When R&D and revenue figures were quoted in a foreign currency (e.g. yen, euros or renminbi) on company reports, these were converted into US dollars using the average exchange rate during 2021. There may be discrepancies as a result owing to the differences in exchange rates used by YCharts versus the above method.

Every effort has been made to improve the comparability of the data, but owing to the diversity in accounting practices, exchanges rates and fiscal years between the companies included, this list can be assumed to not be comprehensive. 

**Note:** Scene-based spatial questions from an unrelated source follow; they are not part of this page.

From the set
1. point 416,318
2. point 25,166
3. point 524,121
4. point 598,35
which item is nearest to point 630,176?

The R&D spending data included in the top 100 list are R&D expenses. In short, this is the amount of money that a company spends to develop new products and services each year, which includes, for example, the salaries of researchers and the costs of running R&D centres. There is a continuous debate among accountants over whether R&D spending should be treated as an expense rather than an investment.

While R&D operations are global in nature, this data refers to R&D spending reported by the entire company, and thus does not take account of the actual location of the activity.

Other exhaustive research was used as a reference for the top 100 list compiled by fDi. This includes the 2021 EU Industrial R&D Investment Scoreboard, which analysed the 2500 companies that invested the largest sums in R&D in 2020.